Perhaps you want someone guiding you through a workout in your head through you earbuds? No problem. Simply download my FREE Get Fit on the Water podcasts found on iTunes and Hipcast.com. You can find them on iTunes here: https://itunes.apple.com/us/podcast/get-fit-on-water-sup-audio/id648956021?mt=2

(Non-Apple users can find them on Hipcast.com by typing in the search field Get Fit with Jodelle on the Water.)These are beginner-friendly workouts with options to step it up on notch as you progress, and designed to be quick and effective fat loss workouts, as well as some gentle yoga routines.
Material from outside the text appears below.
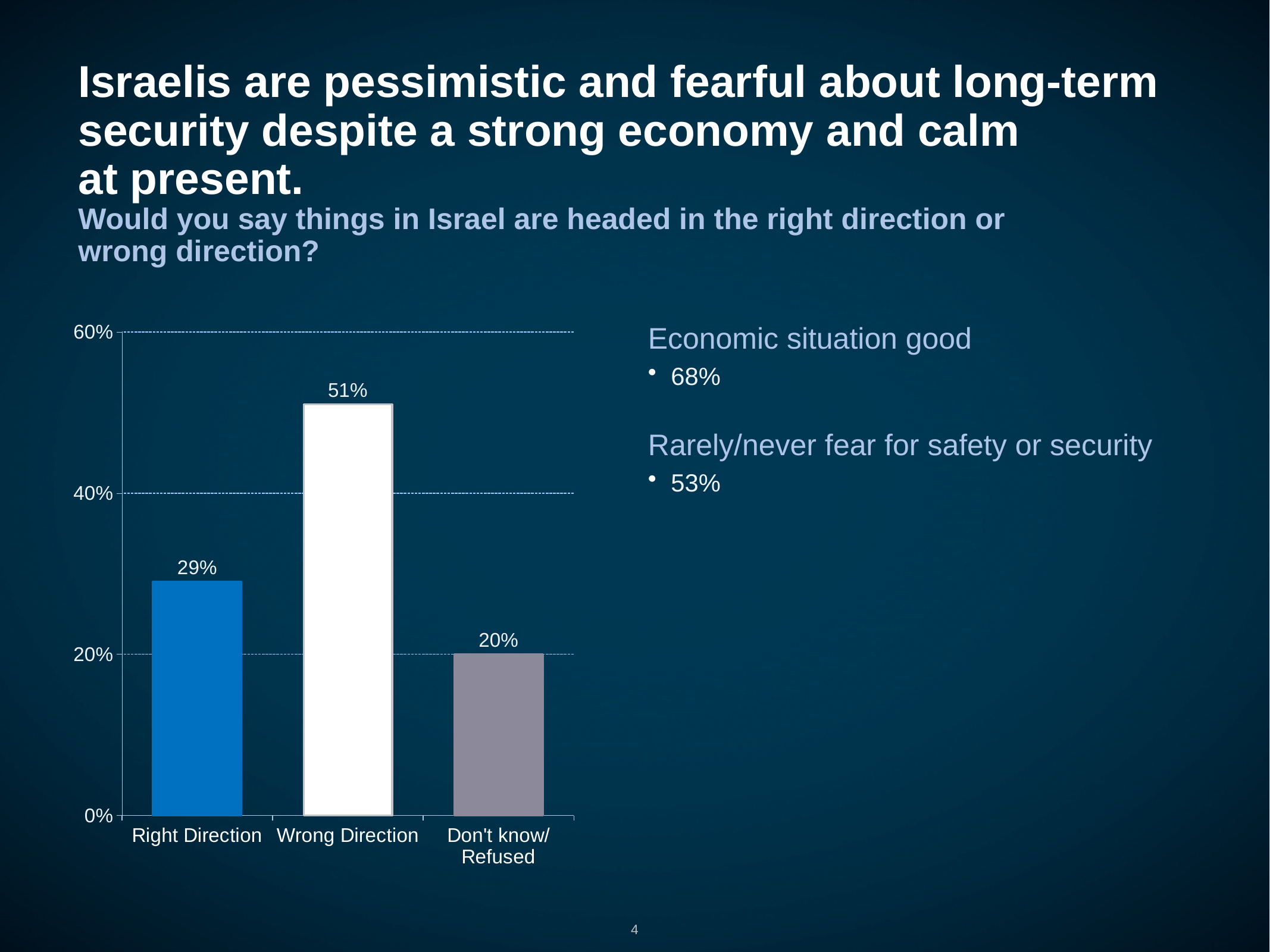
How many response categories are shown in the chart? 3 What kind of chart is shown on the slide? Bar chart What is the difference in percentage points between Wrong Direction and Right Direction? 22 percentage points Which response category has the lowest value in the chart? Don't know/Refused What percentage of respondents said things in Israel are headed in the Right Direction? 29% What percentage of respondents answered Don't know/Refused? 20% What is the difference in percentage points between Right Direction and Don't know/Refused? 9 percentage points Which is larger, the value for Right Direction or the value for Don't know/Refused? Right Direction What percentage of respondents said things in Israel are headed in the Wrong Direction? 51% What colour is the bar for Right Direction? Blue Is the value for Wrong Direction greater or less than 40%? greater Which response category has the highest value in the chart? Wrong Direction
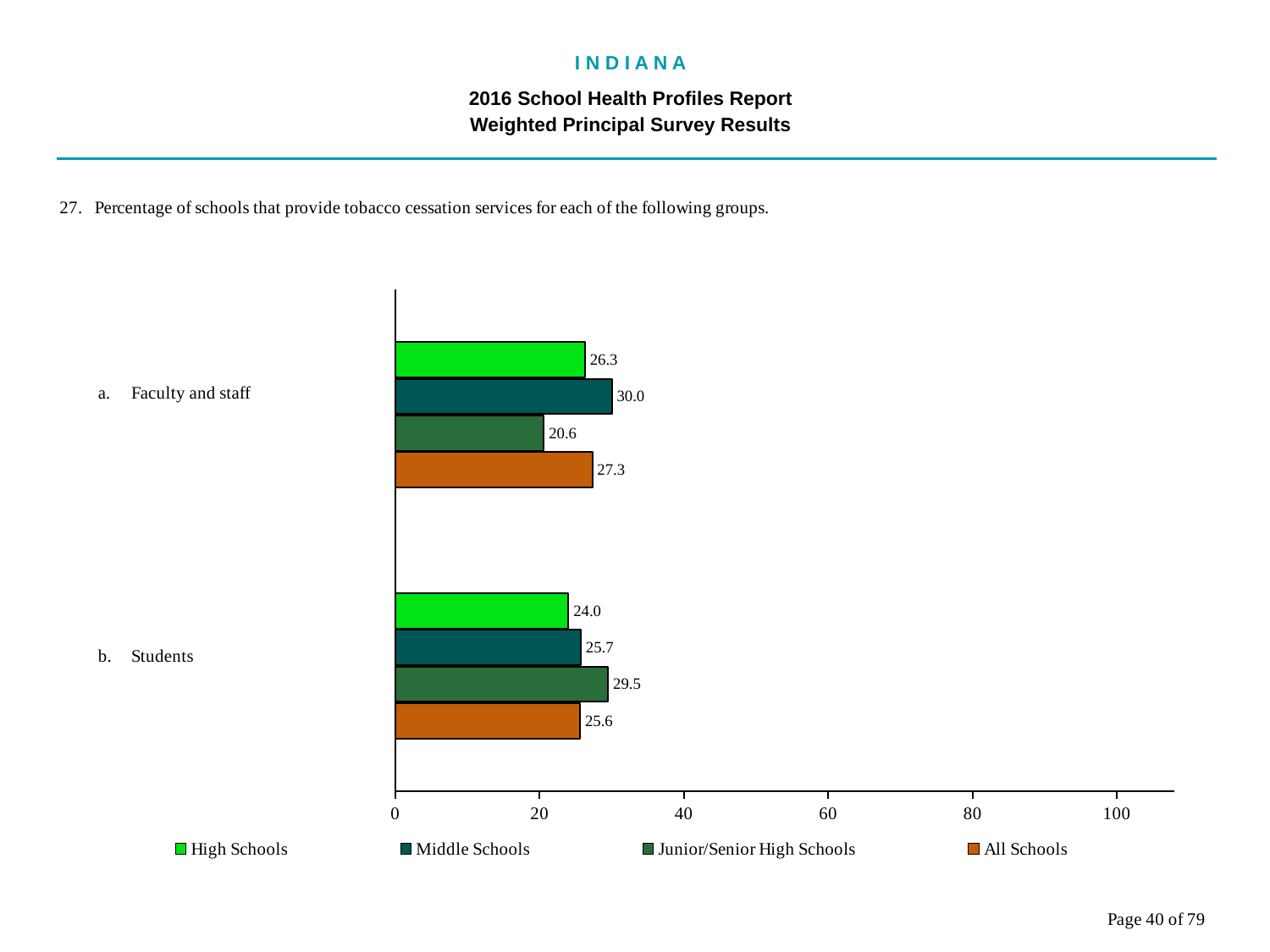
What is the difference between the Middle Schools value and the Junior/Senior High Schools value in the Faculty and staff category? 9.4 Which is larger: the High Schools value for Faculty and staff or the High Schools value for Students? Faculty and staff Which series has the highest value in the Students category? Junior/Senior High Schools Is the value for Middle Schools in the Students category greater or less than 40? less What is the value for All Schools in the Faculty and staff category? 27.3 What kind of chart is shown on the slide? bar chart What is the value for Middle Schools in the Faculty and staff category? 30.0 What colour represents All Schools in the legend? orange How many series does the legend list? 4 What is the value for Junior/Senior High Schools in the Students category? 29.5 What is the value for High Schools in the Students category? 24.0 Which series has the lowest value in the Faculty and staff category? Junior/Senior High Schools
Remember the key to fat loss, aside from nutrition, is found in making sure and engaging in something that you love, so as to reduce the stress response in the body and give your body the “green light” to burn some stored body fat. PaddleFit is what I engage my students in and it’s essentially “Crossfit on the water”. PaddleFitpro.com can help you find a PaddleFit instructor in your area, and perhaps even get certified yourself, if you too love to see people perspire and paddle their way to a better body. Here’s a fun PaddleFit circuit I do with my seasoned SUP fitness junkies:

• Warm up with a 15 minute paddle.
• Then, 10 Burpees (option to jump or not jump)
• 10 Push-ups
• 20 sit-ups
• Paddle 50 yards in kneeling lunge on right leg
• Paddle 50 yards back in kneeling lunge on left leg
• 10 Squat jumps
• 30 calf raises
• Repeat 2-3x. Done.

When it comes to exercise there is something for everyone on a SUP. But when it comes to true fat loss, it’s takes the trifecta of nutrition, stress-relief/rest, and the right workout to fit your goals and fitness level. Keeping all these in mind and in practice, you can’t lose,…that is, other than body fat.